Le petit prince contempla gravement le petit pauvre ; puis d’un air intrigué :

– Pourquoi pas ? dit-il. Qui les déshabille quand elles se couchent ? Qui les habille quand elles se lèvent ?

– Personne, messire. Vous voulez qu’elles ôtent leur robe et couchent toutes nues, comme les bêtes ?

– Ôter leur robe ! Elles n’en ont donc qu’une ?

– Ah ! mon bon seigneur, que feraient-elles de deux ? Elles n’ont pas deux corps.

– Tout cela est fort drôle, fort surprenant. Pardonne-moi, je n’ai pas voulu me moquer de toi. Tes braves sœurs Nan et Bet auront des robes et des femmes de chambre, et cela tout de suite ; mon trésorier s’en chargera. Ne me remercie pas, il n’y a pas de quoi. Tu parles bien, ta franchise me plaît. Es-tu instruit ?

– Je ne sais pas, messire. Un bon prêtre, qu’on appelle le Père André, m’a laissé lire ses livres.

– Sais-tu le latin ?

– Un peu, messire ; pas trop bien, je commence.

– Continue à l’apprendre, petit ; il n’y a de difficile que les premières règles. Le grec donne plus de mal. Pour lady Élisabeth et ma cousine, ces deux langues et les autres ne sont qu’un jeu. Si tu les entendais !... Mais parle-moi d’Offal Court ; est-ce qu’on s’y amuse ?

– Oh, oui, beaucoup, quand on n’a pas faim.

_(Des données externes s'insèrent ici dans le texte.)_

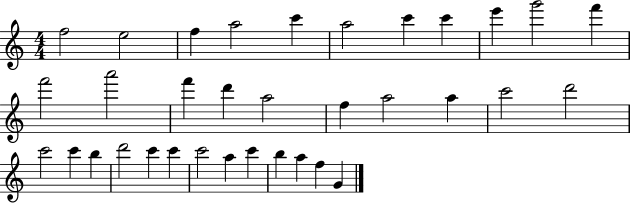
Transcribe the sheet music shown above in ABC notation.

X:1
T:Untitled
M:4/4
L:1/4
K:C
f2 e2 f a2 c' a2 c' c' e' g'2 f' f'2 a'2 f' d' a2 f a2 a c'2 d'2 c'2 c' b d'2 c' c' c'2 a c' b a f G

Il y a Punch et Judy1 ; et puis il y a les singes ; ils sont si drôles, si bien dressés ! Et puis on joue des pièces où l’on tire des coups de feu : on se bat, et tout le monde est tué. Il faut voir comme c’est beau ; et ça ne coûte qu’un farthing ; – mais on n’a pas tous les jours un farthing, car c’est dur à gagner, mon bon seigneur.

– Et puis ?

– À Offal Court nous nous battons aussi avec des bâtons, comme font les apprentis.

Le prince ouvrait de grands yeux.

– Vraiment, cela doit être très amusant. Et puis ?...

– Et puis, il y a aussi les courses, pour voir qui arrive le premier.

– Oh ! j’aimerais ça aussi. Et puis ?...

– Et puis, messire, l’été nous marchons dans l’eau, nous nageons dans les canaux et dans la Tamise ; et puis on fait faire le plongeon aux autres, on leur jette de l’eau plein le visage ; on crie, on saute, on fait des culbutes ; et puis...

– Oh ! je donnerais le royaume de mon père pour voir cela, rien qu’une fois. Et puis ?...

– Nous dansons, nous chantons autour de l’arbre de mai dans Cheapside.